Goldie pounded his fist on the lumpy cushion beside him. “Why dost thou
find such pleasure in the corrupting of mortals? Is the spreading of misery
thine only joy?”
I marshaled the strength in Paul’s legs, lifting myself off the couch. His
muscles should’ve been simple enough to control, but the drugs in his system
left them sluggish and rubbery. “How many times have I told you, Goldilocks?
Your master denied my kind a chance at mortality. By casting us out, we’re
doomed to remain forever numb to the physical world. That’s why we make mortal
pleasures our own, temporary as they may be. What else can I say? We like to
live vicariously.”
“Thou art nothing more than a parasite,” Goldie hissed. “A creature devoid
of all hope and purpose. Thou blamest the Father for thy fallen state, but the
choice to rebel against Heaven was thine.”
I narrowed my eyes. “You think you’re better than me? You chose eons of
service to these selfish, snot-nosed humans. And for what? The promise that
you’d one day become one of them? That you’d live out your brief, insignificant
life with the very real chance that you’d fail and be claimed by Inferno? The
best you could hope for is to die bereft of any earthly pleasures and resume
your slave labor as an angel once again.”
Goldie furrowed his brow. “I would be welcomed back into Heaven. Back into
the Father’s presence.”
I stared at the angel, forcing a renewed smirk onto Paul’s face. “Is that
so? Don’t you have to be born first? Are you even sure that’s gonna happen?
You’ve been waiting for thousands of years. What makes you expect that’ll
change any time soon?”
“Silence.” Goldie looked away, his voice shaking with frustration.
“No, I think you’re going to stay right here…”
Goldie covered his ears. “I said silence!”
I leaned forward, bringing my face only inches from his. “Don’t you see?
This is your fate. To be forgotten like the rest of us. Despite all you’ve ever
done to fight against Hell, you’re already there.”
“ENOUGH!” Goldie sprang from the couch and erupted into a blinding white
light. The sheer force of his anger threw me backward against the wall,
knocking the wind from my borrowed lungs. “Release Paul at once or I’ll—”

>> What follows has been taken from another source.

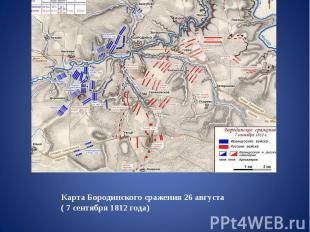 Карта Бородинского сражения 26 августа( 7 сентября 1812 года)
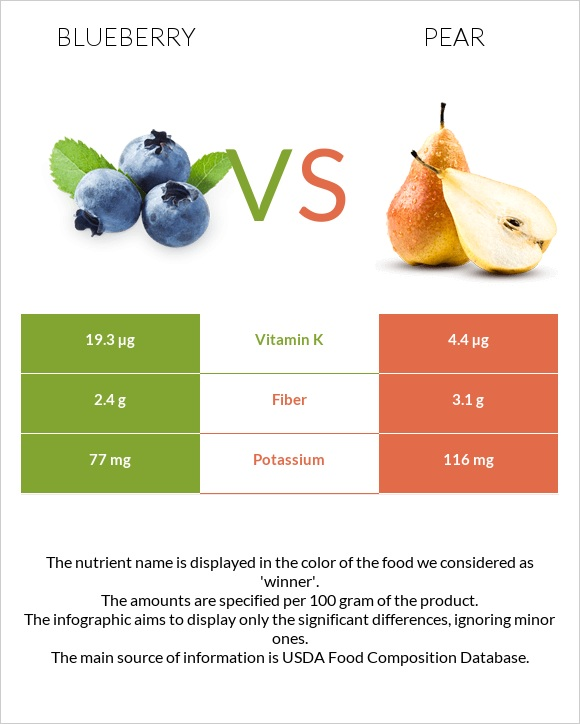 Blueberry vs Pear infographic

“Or you’ll what? Burn my demonic spirit to ash? Send me back to Inferno
just to regenerate and return good as new? Futility aside, Paul’s heart is too
close to the darkness for you to overpower me. Even if you could, you’d have to
go through him to do it. Thing is, I don’t think you’ve got the guts. You
wouldn’t dare lay a finger on a poor innocent mortal, would you? Fortunately
for me, I actually enjoy the pain.” I clenched a fist and made Paul slug
himself square in the jaw.
The angel’s light quickly faded to reveal the most amusing wide-eyed stare.
Goldie winced, reaching out in supplication. “Stop that. Please.”
“What? You want more?” At this point, I had Paul going at it with both
fists. “Quit hitting myself! Quit hitting myself!”
Then, to my surprise, a new voice shouted over me. “Dude, what the fuzznut
are you doin’ over there?”
I froze mid-punch, realizing too late that Goldie and I weren’t alone. We
exchanged glances, peering down the hallway to find a young man around Paul’s
age trudging through the empty beer bottles.
James “Slim Jim” Peot. He wore a filthy bathrobe over his boxer briefs,
tangles of rusty brown hair peeking out from beneath his wool beanie. For some
annoying reason, Paul had a habit of letting this gangly bum sleep over in the
laundry room and eat all our food. It probably had something to do with Slim’s
virtually infinite supply of drugs and booze, but considering his strange lack
of both an angel and a demon, there was only one thing I knew for sure—he was a
lost cause.
“Oh, hey, Slim,” I said, sheepishly lowering my fists. “I was
just…um…waking up.” Trying to impersonate Paul during a possession was always
an issue for me. Good thing he was usually so wasted that nobody knew his real
personality in the first place.
“Interesting method you got there,” Slim replied, scratching his head. “Is
punching yourself some kind of new morning ritual?”
I nodded confidently. “Heck yeah. The doctor says, ‘a good punch a day
keeps the sleepies away.’ Really gets the blood pumpin’, you know? It’s great
for getting past a hangover.”
Goldie may have been invisible to Slim, but I could still see the angel
facepalm out of the corner of my eye.
“Well done,” I said, stifling a laugh.
Slim groaned on the floor. “Son of a—come on, Paul, how could you do this
to me?”
I shrugged. “Just trying to give some helpful medical advice, dude.”
“Nah, man, not that…” Slim reached under a pile of beer bottles and pulled
out a hand-rolled cigarette. “You left a perfectly good phatty on the ground,
brah!” He flopped onto his back, whipping a lighter from the pocket of his
robe. After sparking a quick flame, he put the joint to his lips and took a
nice long drag. “Acapulco Gold…and is that a hint of Sour Diesel I detect? Good
stuff.”
I tapped Paul’s foot, no longer amused by Slim Jim’s antics. “Hey, ‘brah,’
I’m glad you’re enjoying the vintage, but unless you’ve brought me something
fresh, I’m gonna need you to pack it up and—”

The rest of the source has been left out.